Various possible applications of wireless optical communication has slowly emerge

Optics in the semiconductor, electronics, using a wide range of ICT industries, such as optoelectronic semiconductors can be used as LED lights, lighting; Opto Semiconductors CCD, CMOS image sensors do digital cameras, digital surveillance, micro-electromechanical systems do DMD projector; Phototransistor, couplers for automatic control.

Or optical storage, such as Blu-ray Disc BD-chip; or optical communication, such as FTTH FTTH broadband, and optical communications is actually divided into wired and wireless, wireline, such as fiber to the House, that xPON various passive optical network; or large enterprise IT room, storage area network SAN within the data centers used; consumer electronics field, as in the past Sony MD with optical S / PDIF audio transmission line; or in the professional video editing regard, Apple Mac optical version Thunderbolt (referred TBT) transmission line.

Cable transmission of light has been used a lot, but rarely use wireless transmission, especially in the field of consumer end, almost all stay in the IR infrared remote control stage, and then the last few years people began to advocate the visible wireless communications VLC, estimated future a few years there will be a new development.

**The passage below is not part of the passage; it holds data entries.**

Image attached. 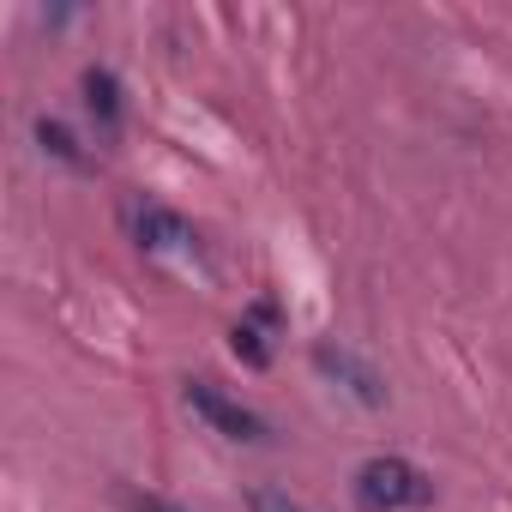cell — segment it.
<instances>
[{
  "mask_svg": "<svg viewBox=\"0 0 512 512\" xmlns=\"http://www.w3.org/2000/svg\"><path fill=\"white\" fill-rule=\"evenodd\" d=\"M253 512H302V506H290L284 494H253Z\"/></svg>",
  "mask_w": 512,
  "mask_h": 512,
  "instance_id": "cell-8",
  "label": "cell"
},
{
  "mask_svg": "<svg viewBox=\"0 0 512 512\" xmlns=\"http://www.w3.org/2000/svg\"><path fill=\"white\" fill-rule=\"evenodd\" d=\"M229 344H235V356H241V362H253V368H266V362H272V350H266L260 326H235V332H229Z\"/></svg>",
  "mask_w": 512,
  "mask_h": 512,
  "instance_id": "cell-5",
  "label": "cell"
},
{
  "mask_svg": "<svg viewBox=\"0 0 512 512\" xmlns=\"http://www.w3.org/2000/svg\"><path fill=\"white\" fill-rule=\"evenodd\" d=\"M187 404H193L217 434H229V440H266V422L253 416L241 398H229L223 386H211V380H187Z\"/></svg>",
  "mask_w": 512,
  "mask_h": 512,
  "instance_id": "cell-2",
  "label": "cell"
},
{
  "mask_svg": "<svg viewBox=\"0 0 512 512\" xmlns=\"http://www.w3.org/2000/svg\"><path fill=\"white\" fill-rule=\"evenodd\" d=\"M356 500L368 512H416V506L434 500V482L410 458H368L356 470Z\"/></svg>",
  "mask_w": 512,
  "mask_h": 512,
  "instance_id": "cell-1",
  "label": "cell"
},
{
  "mask_svg": "<svg viewBox=\"0 0 512 512\" xmlns=\"http://www.w3.org/2000/svg\"><path fill=\"white\" fill-rule=\"evenodd\" d=\"M85 103H91V115H97L103 127H115V121H121V91H115V79H109L103 67H91V73H85Z\"/></svg>",
  "mask_w": 512,
  "mask_h": 512,
  "instance_id": "cell-4",
  "label": "cell"
},
{
  "mask_svg": "<svg viewBox=\"0 0 512 512\" xmlns=\"http://www.w3.org/2000/svg\"><path fill=\"white\" fill-rule=\"evenodd\" d=\"M127 506H133V512H181V506L163 500V494H127Z\"/></svg>",
  "mask_w": 512,
  "mask_h": 512,
  "instance_id": "cell-7",
  "label": "cell"
},
{
  "mask_svg": "<svg viewBox=\"0 0 512 512\" xmlns=\"http://www.w3.org/2000/svg\"><path fill=\"white\" fill-rule=\"evenodd\" d=\"M133 235H139V247H151V253H193V223H181L175 211H163V205H145L139 217H133Z\"/></svg>",
  "mask_w": 512,
  "mask_h": 512,
  "instance_id": "cell-3",
  "label": "cell"
},
{
  "mask_svg": "<svg viewBox=\"0 0 512 512\" xmlns=\"http://www.w3.org/2000/svg\"><path fill=\"white\" fill-rule=\"evenodd\" d=\"M37 139H43L61 163H79V145H73V133H67L61 121H37Z\"/></svg>",
  "mask_w": 512,
  "mask_h": 512,
  "instance_id": "cell-6",
  "label": "cell"
}]
</instances>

Why wireless optical communications to start showing off? Because the existing Wi-Fi in 2.4GHz spectrum resources have been squeezed almost to the limit, you want a faster rate, almost all to consider the 5GHz band, IEEE 802.11ac is the case, LTE-U is true, but not the global access 5GHz The band, some countries can not be used, or only partially used, conditional use (not for outdoor use, or may not exceed the number of transmit power).

In addition to 2.4GHz, another global access is available band 60GHz, but because the band is too high, the relevant design are highly difficult, is still developing. Plus LED popularity, people began to consider the use of wireless communication to accelerate the transmission of light in the region.

About this, the most representative of the technology for Li-Fi, has demonstrated over the 2014 CES, the fastest way transmission 150Mbps, two-way down to 110Mbps, in fact only a single antenna 11n Wi-Fi is almost, but the future There greatly enhance the potential of up to 1Gbps, 10Gbps than standard lights and colors currently available to improve the rate of increase, and the other is a channel such as a red LED, green LED is also a channel and so on.

Two other advantages of wireless optical communications, one from electromagnetic interference, although the current flight regulations allow passengers to use electronic products, and medical equipment in hospitals is important to use the room on the plane, are buried in the walls of the copper network in order to avoid interference from mobile phones, but there is still cause interference, in these sensitive sites use optical wireless communication, you can avoid interference.

Another is the power, the drive to pass the signal LED light off, more power than the RF radio frequency signal transmission mode, the handheld device battery power cable, optical wireless transmission would be more favorable. But optical wireless communication has its drawbacks, such as once shading can not receive, such as people walking, can not communicate through the wall, unless the wall can light.

Li-Fi direct vision combined with daylight plate LED bulbs, we can provide in-room wireless Internet HotSpot hot spots, while the phone more than a LED flash and CMOS camera lens, equivalent to already have the ability to close out of one, the future of inter-phone can easily pass information.

In addition to Li-Fi, the Japanese also developed indoor positioning IPS (Indoor Positioning System) with lighting, similar to Bluetooth Low Energy's Beacon indoor location, so you can be more energy-efficient.